*Action item*.
Exclude the images and transcribe the entries below precisely.

=== Section Start ===

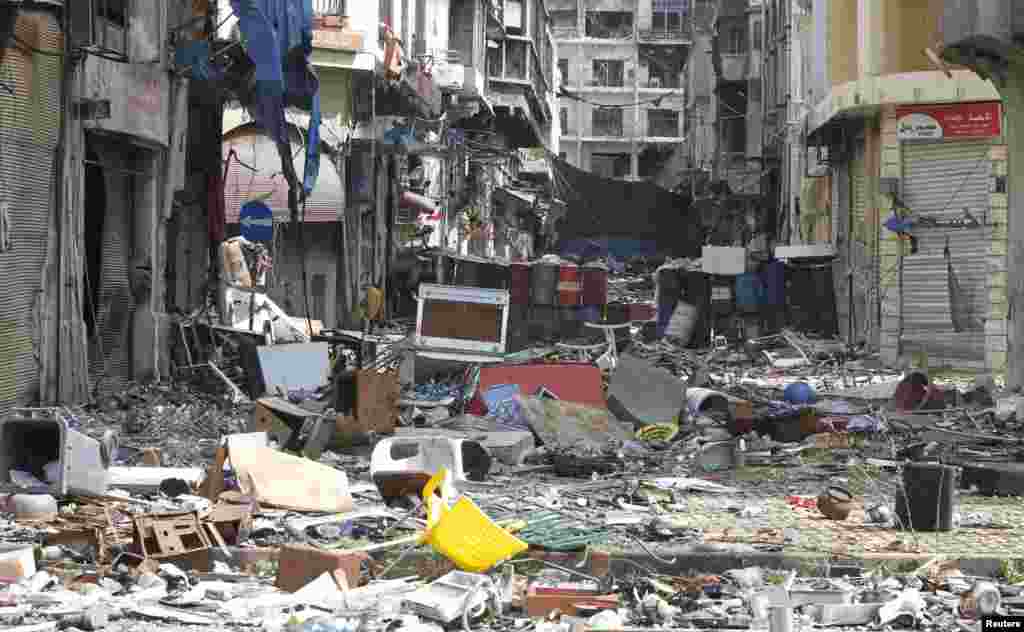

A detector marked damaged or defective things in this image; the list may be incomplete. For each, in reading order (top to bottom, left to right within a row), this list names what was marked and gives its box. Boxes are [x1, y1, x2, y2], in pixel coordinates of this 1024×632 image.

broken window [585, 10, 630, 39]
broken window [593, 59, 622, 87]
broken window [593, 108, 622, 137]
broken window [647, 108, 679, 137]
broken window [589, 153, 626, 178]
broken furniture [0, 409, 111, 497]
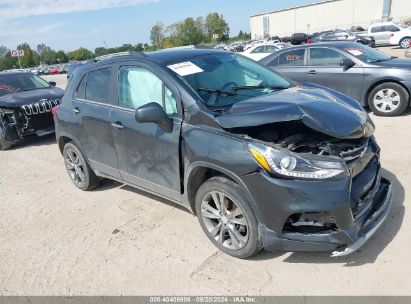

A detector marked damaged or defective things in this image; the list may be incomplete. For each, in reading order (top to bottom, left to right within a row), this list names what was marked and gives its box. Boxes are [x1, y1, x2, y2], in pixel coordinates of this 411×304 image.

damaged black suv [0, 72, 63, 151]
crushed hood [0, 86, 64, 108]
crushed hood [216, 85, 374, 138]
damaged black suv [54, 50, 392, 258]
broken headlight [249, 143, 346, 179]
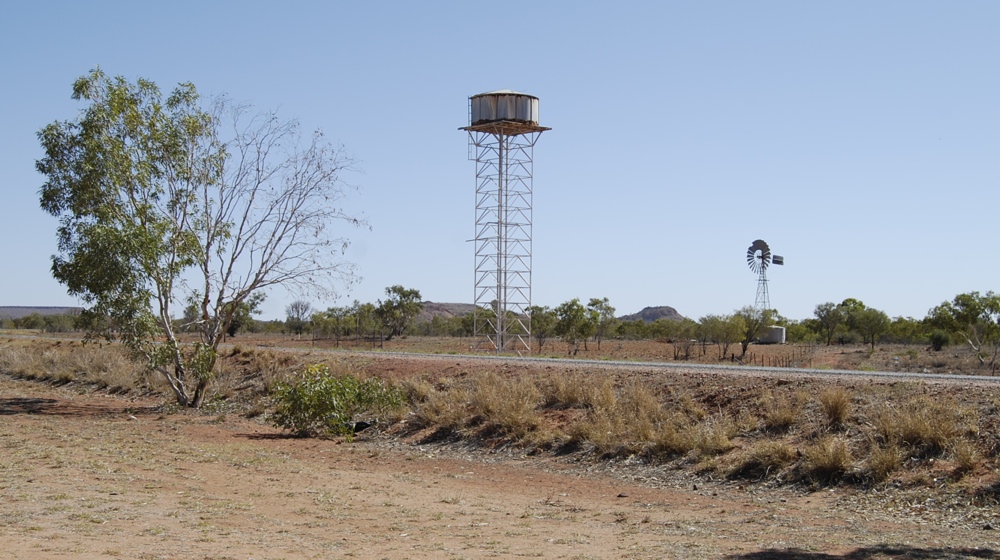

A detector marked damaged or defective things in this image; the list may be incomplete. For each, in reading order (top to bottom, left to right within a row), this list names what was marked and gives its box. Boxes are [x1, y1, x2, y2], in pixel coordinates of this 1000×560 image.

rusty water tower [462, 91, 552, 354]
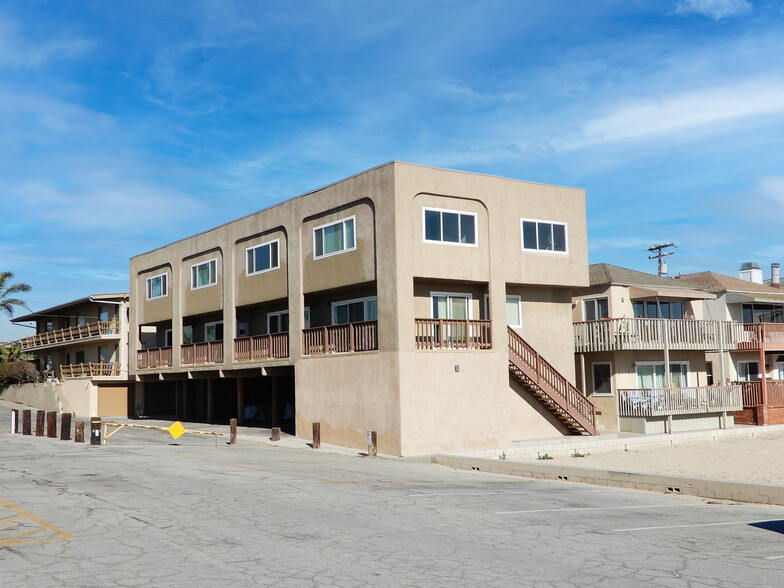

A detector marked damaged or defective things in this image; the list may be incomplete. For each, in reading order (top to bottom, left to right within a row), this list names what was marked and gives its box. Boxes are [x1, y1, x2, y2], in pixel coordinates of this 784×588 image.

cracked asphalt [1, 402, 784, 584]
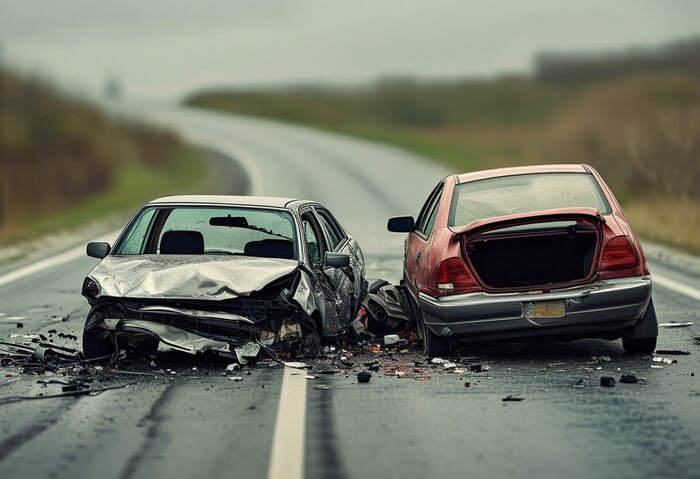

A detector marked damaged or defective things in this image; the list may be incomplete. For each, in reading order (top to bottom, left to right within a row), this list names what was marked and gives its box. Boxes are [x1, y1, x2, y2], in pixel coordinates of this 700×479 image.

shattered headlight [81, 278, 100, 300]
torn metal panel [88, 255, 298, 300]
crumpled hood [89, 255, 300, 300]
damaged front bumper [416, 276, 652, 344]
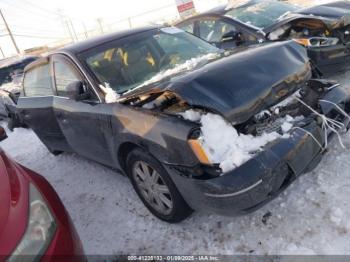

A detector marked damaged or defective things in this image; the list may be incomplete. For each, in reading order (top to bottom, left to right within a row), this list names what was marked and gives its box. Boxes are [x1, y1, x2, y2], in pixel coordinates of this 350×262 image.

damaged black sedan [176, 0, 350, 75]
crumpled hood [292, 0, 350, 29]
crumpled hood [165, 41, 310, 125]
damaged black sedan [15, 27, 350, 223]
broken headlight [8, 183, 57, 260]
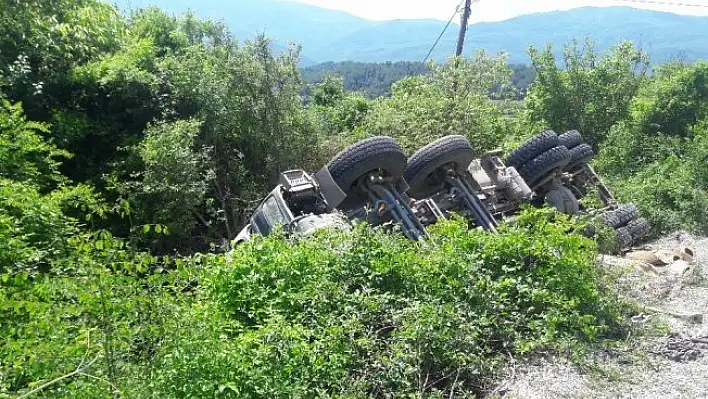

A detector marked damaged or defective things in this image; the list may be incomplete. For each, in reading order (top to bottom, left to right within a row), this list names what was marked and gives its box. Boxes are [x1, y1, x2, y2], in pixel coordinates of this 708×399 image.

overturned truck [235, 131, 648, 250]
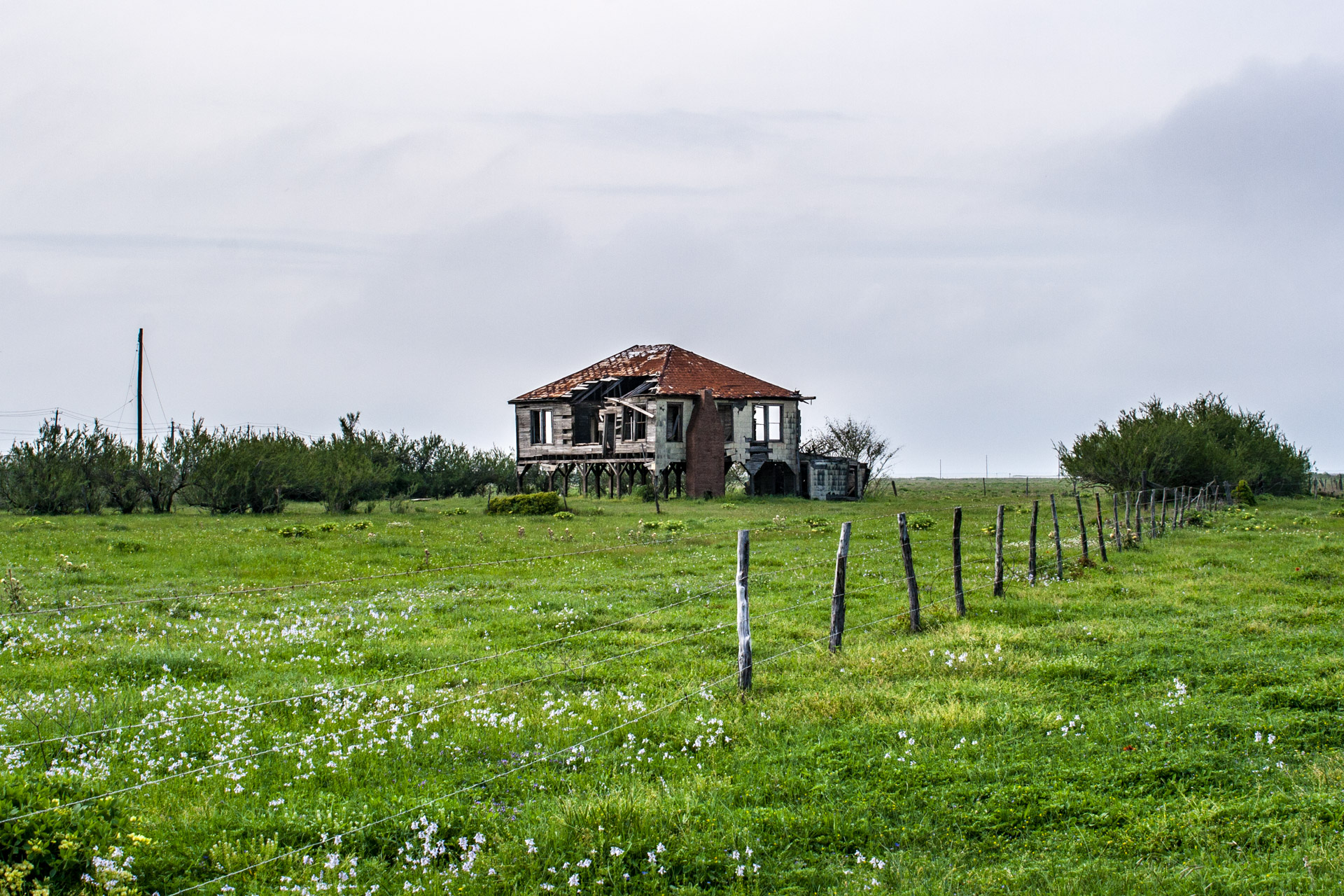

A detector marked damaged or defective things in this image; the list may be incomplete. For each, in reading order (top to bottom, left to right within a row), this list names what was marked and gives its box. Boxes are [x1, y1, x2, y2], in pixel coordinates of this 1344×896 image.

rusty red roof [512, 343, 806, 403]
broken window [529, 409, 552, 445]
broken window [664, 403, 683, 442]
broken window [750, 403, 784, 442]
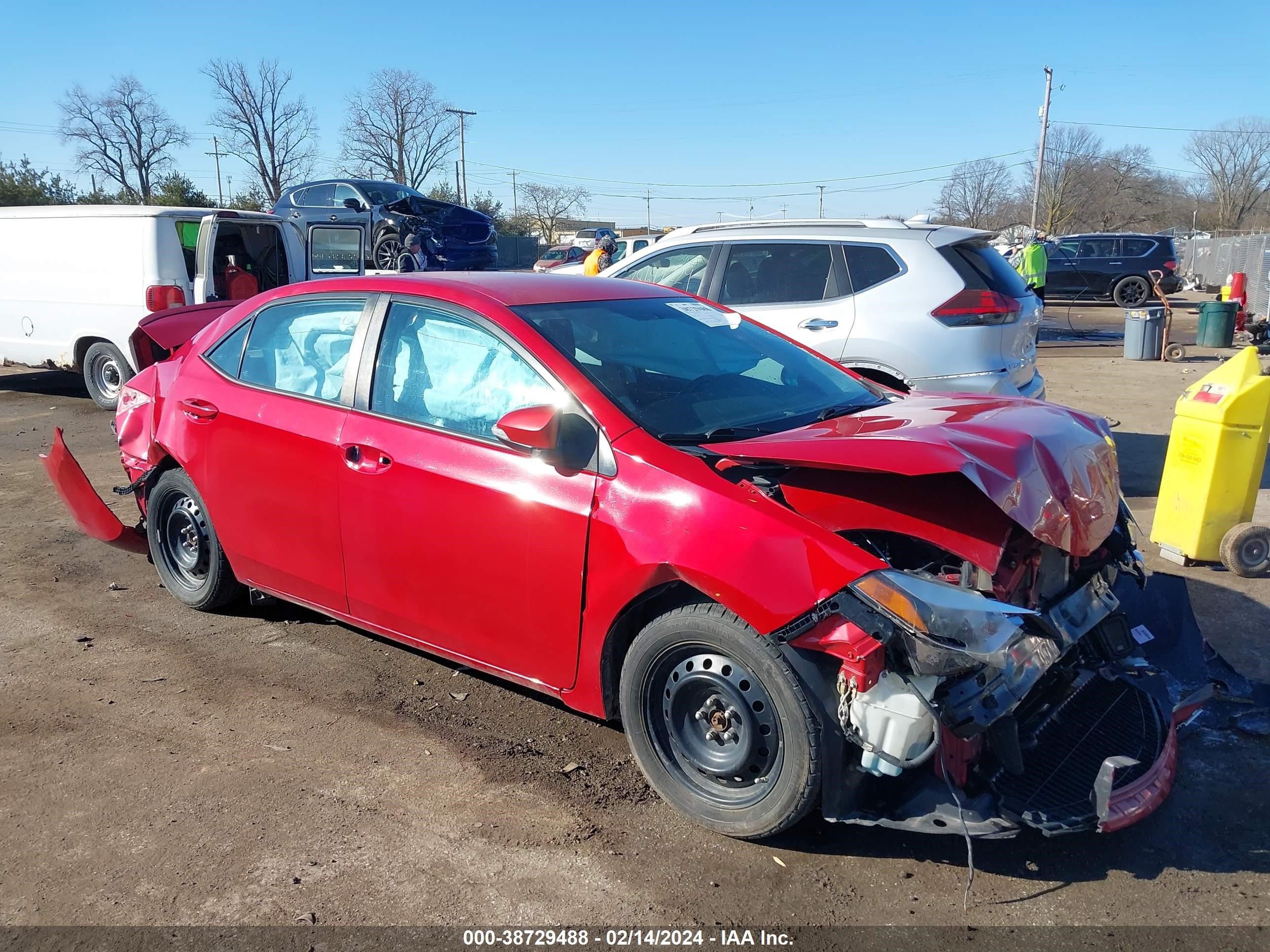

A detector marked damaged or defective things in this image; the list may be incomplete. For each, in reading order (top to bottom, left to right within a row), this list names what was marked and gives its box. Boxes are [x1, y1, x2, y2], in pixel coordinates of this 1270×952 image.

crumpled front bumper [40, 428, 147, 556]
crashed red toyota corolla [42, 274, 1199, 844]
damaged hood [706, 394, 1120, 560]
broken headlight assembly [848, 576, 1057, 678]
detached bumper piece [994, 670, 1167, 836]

=== Section End ===

*Answer box*.
A detector marked damaged or defective things in this image; the list may be incomplete. For each, in reading order (top to bottom, left to right within a row), this list names what was marked and gives its box. Boxes are [x1, y1, x2, y2], in pixel coordinates of this 1024×632 image.

broken window [585, 10, 630, 39]
broken window [593, 59, 622, 87]
broken window [593, 108, 622, 137]
broken window [647, 108, 679, 137]
broken window [589, 153, 626, 178]
broken furniture [0, 409, 111, 497]

A detector marked damaged or defective things in this image; the list may be incomplete. For each, in reading order (top to bottom, left to right within a row), this list names what was marked and gives its box. Boxes are [x1, y1, x2, y2], in pixel coordinates of this 411×304 image.

damaged black suv [0, 72, 63, 151]
crushed hood [0, 86, 64, 108]
crushed hood [216, 85, 374, 138]
damaged black suv [54, 50, 392, 258]
broken headlight [249, 143, 346, 179]

A detector marked damaged or defective things in this image; the list may be incomplete. For each, in reading order (top to bottom, left to right within a row), this list names what was marked and gives its box. Boxes are [x1, y1, x2, y2], in pixel coordinates of this 1000×560 image.

rusty water tower [462, 91, 552, 354]

A detector marked damaged or defective things in this image; the list may be incomplete. For each, in reading order (top to bottom, left to right within a row), this list names what was marked and gives its box. Boxes are [x1, y1, x2, y2], in pixel coordinates of this 784×588 image.

cracked asphalt [1, 402, 784, 584]

A detector marked damaged or defective things in this image; the list may be incomplete. For each, in reading order (top to bottom, left to right within a row), this list names what was marked and gives its box. Boxes are [x1, y1, x2, y2], in pixel coordinates of this 700×479 image.

shattered headlight [81, 278, 100, 300]
torn metal panel [88, 255, 298, 300]
crumpled hood [89, 255, 300, 300]
damaged front bumper [416, 276, 652, 344]

A detector marked damaged or defective things in this image; the list may be incomplete. For each, in reading order (top to bottom, left to right within a row), this list names what was marked and gives its box. Boxes are [x1, y1, x2, y2], in pixel coordinates of this 350×262 image.

damaged black sedan [176, 0, 350, 75]
crumpled hood [292, 0, 350, 29]
crumpled hood [165, 41, 310, 125]
damaged black sedan [15, 27, 350, 223]
broken headlight [8, 183, 57, 260]

A detector marked damaged or defective things in this image; the list may be incomplete. For each, in reading order (top to bottom, left to right within a row), this list names what was marked and gives its box. Boxes are [x1, y1, x2, y2], in pixel coordinates of this 708×399 image.

overturned truck [235, 131, 648, 250]

A detector marked damaged or defective things in this image; the list may be incomplete. For each, in reading order (top to bottom, left to right within a row), this list names what was marked and gives its box. Boxes are [x1, y1, x2, y2], in pixel coordinates of this 1344×896 image.

rusty red roof [512, 343, 806, 403]
broken window [529, 409, 552, 445]
broken window [664, 403, 683, 442]
broken window [750, 403, 784, 442]

A detector marked damaged or defective things in this image; the list may be incomplete. For each, in reading order (top to bottom, left to right within a row), this list names what was marked and gives its box. Boxes are [x1, y1, x2, y2], in pixel coordinates of this 1270×952 image.

crumpled front bumper [40, 428, 147, 556]
crashed red toyota corolla [42, 274, 1199, 844]
damaged hood [706, 394, 1120, 560]
broken headlight assembly [848, 576, 1057, 678]
detached bumper piece [994, 670, 1167, 836]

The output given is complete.